Demystifying Digital – Why Customer 360 is the Foundational Digital Capability – ..(1/3)
#3 Harness all your Data Assets with specific business capabilities in mind & use them to enhance your Bank’s CRM
Customer Relationship Management (CRM) systems primarily resolve around customer information and captures a customers interactions with a company. The strength of CRM systems is their ability to work with structured data such as customer demographic information (Name, Identifiers, Address, product history etc)
Industry customers will want to use their core CRM customer profiles as a foundational capability and then augment it with additional data as shown in the below diagram –
- Core CRM Records as shown at the bottom layers storing structured customer contact data
- Extended attribute information from MDM systems,
- Customer Experience Data such as Social (sentiment, propensity to buy), Web clickstreams, 3rd party data, etc. (i.e. behavioral, demographics, lifestyle, interests, etc).

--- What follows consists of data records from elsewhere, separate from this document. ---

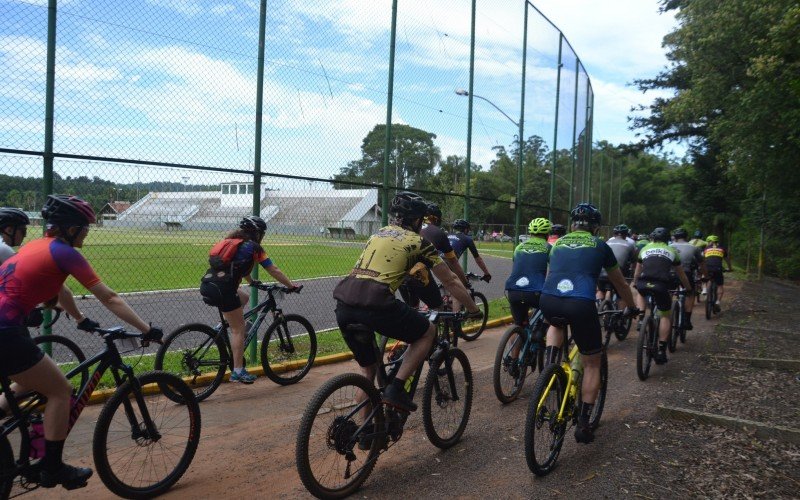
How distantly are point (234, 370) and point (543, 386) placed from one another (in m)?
3.44

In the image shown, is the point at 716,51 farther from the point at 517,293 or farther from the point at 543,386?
the point at 543,386

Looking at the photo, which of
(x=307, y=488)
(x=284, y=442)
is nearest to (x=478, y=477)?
(x=307, y=488)

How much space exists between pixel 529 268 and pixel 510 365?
3.61 feet

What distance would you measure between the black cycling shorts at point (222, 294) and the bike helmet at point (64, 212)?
2430 millimetres

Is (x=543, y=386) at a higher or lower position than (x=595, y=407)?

- Any Linked accounts for customers
- The ability to move to a true Customer 360 or Single View
#4 Adopt Advanced Analytics
A strategic approach to industrializing analytics in a Banking organization can add massive value and competitive differentiation in five distinct categories –
- Exponentially improve existing business processes. e.. Risk data aggregation and measurement, financial compliance, fraud detection
- Help create new business models and go to market strategies – by monetizing multiple data sources – both internal and external
- Vastly improve customer satisfaction by generating better insights across the customer journey
- Increase security while expanding access to relevant data throughout the enterprise to knowledge workers
- Help drive end to end digitization
Big Data & Advanced Analytics drive profits in Financial Services..(1/3)
The Road Ahead
The time has come for global banks to relook legacy systems that hinder transformation. Investment in business capabilities such as Customer 360 and Customer Journeys along with technology capabilities such as hybrid cloud computing, containers, open APIs and AI will drive explosive growth across digital channels. However, customer centricity is not possible when you are still running antiquated legacy systems that incur large technical debt.